▶ _Ausgangstext_:
========================
Kategorie Informationen & Tipps - 30. November 2021

Biodiversität: AI soll lernen, Vögel an ihrem Gesang zu erkennen

Wissenschaftler:innen wollen mit Hilfe von Künstlicher Intelligenz (KI) zum ersten Mal den Stand der biologischen Vogelvielfalt einheitlich erfassen. Damit das System Vogelstimmen von überall auf der Welt auf Aufnahmen möglichst bald passend zuordnen kann, braucht es jedoch Unterstützung von geübten Beobachtenden. Die Forschenden rufen daher auch Österreicher:innen zum Mitmachen auf. Überprüft wird das maschinelle Können u.a. anhand von Aufnahmen aus Wien, Oberösterreich und Tirol.

Vögel an ihrem Gesang zu erkennen, war bis vor Kurzem Menschen mit vogelkundlichem Wissen vorbehalten. Im Projekt LIFEPLAN lernen erstmals Maschinen, Vogelstimmen aus aller Welt zuzuordnen. An der Datenbasis können alle mitwirken, die erkennen, wer da zwitschert, pfeift und tiriliert.
========================
▶ _Aufgeführtes Material_:
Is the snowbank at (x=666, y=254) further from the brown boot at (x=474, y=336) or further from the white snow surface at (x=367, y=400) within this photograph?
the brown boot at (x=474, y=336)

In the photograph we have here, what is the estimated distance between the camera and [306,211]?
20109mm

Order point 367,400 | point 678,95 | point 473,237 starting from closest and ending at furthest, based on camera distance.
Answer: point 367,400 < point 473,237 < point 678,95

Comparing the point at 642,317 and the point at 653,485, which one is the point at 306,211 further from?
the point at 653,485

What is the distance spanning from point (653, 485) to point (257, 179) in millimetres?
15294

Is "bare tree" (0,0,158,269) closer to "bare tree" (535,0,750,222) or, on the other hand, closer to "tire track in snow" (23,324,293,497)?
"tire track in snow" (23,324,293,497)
========================
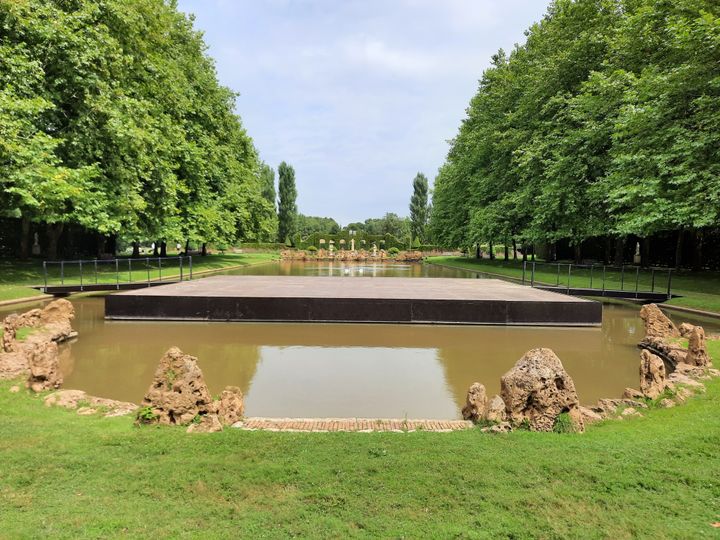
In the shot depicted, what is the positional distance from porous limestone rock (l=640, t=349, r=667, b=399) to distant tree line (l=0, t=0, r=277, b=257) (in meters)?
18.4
========================
▶ _Deine Anweisungen_:
Wie geht der Artikel über das KI-Projekt zum Erkennen von Vogelstimmen weiter? Führe ihn im gleichen Stil ab seinem letzten Satz fort.

▶ _Ausgabe_:
Im Projekt LIFEPLAN wird der Stand der biologischen Vielfalt erstmals weltweit nach einheitlichen Standards erfasst. Um die Vogelarten rund um den Globus zu erheben, entwickelt das Projektteam eine neue Technik für die automatisierte Erkennung von Vogelgesängen. Damit die Maschinen lernen, Vogelstimmen zuzuordnen, braucht es Trainingsdaten und menschliche Hilfe. Als Trainingsdaten nutzt das LIFEPLAN Team Aufnahmen aus dem weltweit größten Archiv von Tiergeräuschen, der US-amerikanischen Macaulay Library.

Wer zwitschert denn da?

Damit die Maschinen lernen, Vögel zu erkennen, braucht es den Menschen. Zunächst werden typische Klangmerkmale verschiedener Vogelarten identifiziert. Dabei ist das Wissen aller gefragt. Vogelbeobachter:innen auf der ganzen Welt können sich auf dem Online-Portal “Bird Sounds Global” anmelden, typische Ausschnitte aus den Tonaufnahmen auswählen und Zuordnungen überprüfen. Ein Algorithmus lernt dann auf Basis dieser Zuordnungen, Vögel zu erkennen. In der Praxis wird die neue Technik an den Aufnahmen von den über 200 LIFEPLAN Forschungsstandorten aus aller Welt getestet. Wöchentlich werden dafür seit dem Frühjahr 2021 große Datenmengen im Projekt LIFEPLAN gesammelt, unter anderem vom Zöbelboden, einer der größten Forschungsstationen Österreichs. Er wird vom Umweltbundesamt mit der Unterstützung von den Österreichischen Bundesforsten (ÖBf) und dem Nationalpark Kalkalpen im Reichraminger Hintergebirge betrieben.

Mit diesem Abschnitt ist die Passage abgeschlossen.